I've written some code that reads a binary file into a Vec. I did it using Vec::with_capacity()
and unsafe { ...set_len(); }
. It works, but clippy complains and the official docs claim that reading into an unintialized vec is undefined behavior. Since the compiler lets it happen, I suspect it's not really that undefined, and I can just shut up clippy with an #[allow(...)]
, but I'd like to do it "right" if I can. There's lots of examples of using MaybeUninit<>
with variables and arrays, but not with Vec
, and many of the examples jump through ridiculous hoops for what is a really simple thing. This is a big Vec, so initializing it is a totally unacceptable cost.
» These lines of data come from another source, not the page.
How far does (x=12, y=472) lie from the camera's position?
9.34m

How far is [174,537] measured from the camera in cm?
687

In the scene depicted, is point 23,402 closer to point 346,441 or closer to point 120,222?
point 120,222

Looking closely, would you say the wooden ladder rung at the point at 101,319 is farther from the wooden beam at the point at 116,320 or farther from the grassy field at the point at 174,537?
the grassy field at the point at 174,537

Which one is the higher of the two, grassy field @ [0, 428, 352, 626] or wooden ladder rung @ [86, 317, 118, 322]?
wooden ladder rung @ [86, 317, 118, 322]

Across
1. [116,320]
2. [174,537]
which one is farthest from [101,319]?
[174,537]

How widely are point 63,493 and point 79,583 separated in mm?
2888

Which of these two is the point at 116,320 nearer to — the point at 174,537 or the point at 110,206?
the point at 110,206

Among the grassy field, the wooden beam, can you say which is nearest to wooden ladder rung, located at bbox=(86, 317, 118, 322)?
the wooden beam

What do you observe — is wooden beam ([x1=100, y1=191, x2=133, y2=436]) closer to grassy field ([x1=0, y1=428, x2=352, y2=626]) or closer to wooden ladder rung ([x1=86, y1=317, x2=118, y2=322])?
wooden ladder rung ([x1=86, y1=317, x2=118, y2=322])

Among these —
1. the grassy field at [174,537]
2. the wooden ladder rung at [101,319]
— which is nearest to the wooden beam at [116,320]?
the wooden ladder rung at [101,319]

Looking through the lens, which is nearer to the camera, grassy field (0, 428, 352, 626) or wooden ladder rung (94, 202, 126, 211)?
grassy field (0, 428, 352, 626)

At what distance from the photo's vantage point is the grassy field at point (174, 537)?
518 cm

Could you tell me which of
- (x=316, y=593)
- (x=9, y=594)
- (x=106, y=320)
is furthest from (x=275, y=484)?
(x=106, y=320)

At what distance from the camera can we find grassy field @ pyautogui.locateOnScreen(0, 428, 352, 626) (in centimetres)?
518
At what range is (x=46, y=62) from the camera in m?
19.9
So what's the "no cost abstraction" way of doing this?
lazy_static! {
/// Map from perfect hash to equivalence class
pub static ref OJP_HIGH_MP5_TABLE_1: Vec<u16> = {
let mut path: PathBuf = cargo_home().unwrap();
path.push("onejoker");
path.push("ojp_high_mp5_table_1.bin.gz");
let file = fs::File::open(&path).unwrap();
let mut reader = BufReader::new(file);
let mut decoder = GzDecoder::new(&mut reader);
let mut bytes: Vec<u8> = Vec::with_capacity((MP5_SIZE + 1) * 2);
#[allow(clippy::uninit_vec)]
unsafe { bytes.set_len((MP5_SIZE + 1) * 2) };
let mut buf: [MaybeUninit<u8>; IO_BUF_SIZE] =
unsafe { MaybeUninit::uninit().assume_init() };
let mut start: usize = 0;
loop {
let n = decoder.read(
unsafe { &mut *(buf.as_mut_ptr() as *mut [u8; IO_BUF_SIZE]) }
).unwrap();
if n == 0 {
break;
}
bytes[start..start + n].copy_from_slice(
unsafe { &*(buf.as_ptr() as *const [u8; IO_BUF_SIZE]) }[..n].as_ref()
);
start += n;
}
assert_eq!(start, (MP5_SIZE + 1) * 2);
let len = bytes.len() / 2;
let capacity = bytes.capacity() / 2;
let ptr = bytes.as_mut_ptr() as *mut u16;
std::mem::forget(bytes); // prevents deallocation of the vec
unsafe { Vec::from_raw_parts(ptr, len, capacity) }
};
}
As mentioned in the comments by cdhowie and cafce25, you’re mainly doing a Read::read_to_end
. Your loop gets the same result as this safe Rust, but the safe Rust actually copies less (there’s no intermediate buf
):
let file = fs::File::open(&path).unwrap();
let mut reader = BufReader::new(file);
let mut decoder = GzDecoder::new(&mut reader);
let mut bytes: Vec<u8> = Vec::with_capacity((MP5_SIZE + 1) * 2);
decoder.read_to_end(&mut bytes).unwrap();
assert_eq!(bytes.len(), (MP5_SIZE + 1) * 2);
Exposing this Vec<u8>
as u16
s is a little more involved, but you can still do it in safe Rust with a crate like bytemuck. A Vec<u8>
’s storage only has 1-byte alignment, so as you brought up in a comment, you would have to allocate an extra byte of space to guarantee correctness:
// note: with a suitable error type,
// this can return `Result` and use `?` instead of `unwrap`
fn read_table<T, const N: usize>(mut source: impl Read) -> &'static [T; N]
where
T: bytemuck::AnyBitPattern,
{
use std::mem;
let align = mem::align_of::<[T; N]>();
let mut bytes: Vec<u8> = Vec::with_capacity(
mem::size_of::<[T; N]>()
+ (align - 1)
);
// ensure actual data is aligned
let align_offset = bytes.as_ptr().align_offset(align);
bytes.resize(align_offset, 0);
source.read_to_end(&mut bytes).unwrap();
bytemuck::cast_slice(&bytes.leak()[align_offset..]).try_into().unwrap()
}
lazy_static! {
pub static ref OJP_HIGH_MP5_TABLE_1: &'static [u16; MP5_SIZE + 1] = {
let mut path: PathBuf = cargo_home().unwrap();
path.push("onejoker");
path.push("ojp_high_mp5_table_1.bin.gz");
let file = fs::File::open(&path).unwrap();
let mut reader = BufReader::new(file);
let decoder = GzDecoder::new(&mut reader);
read_table(decoder)
};
}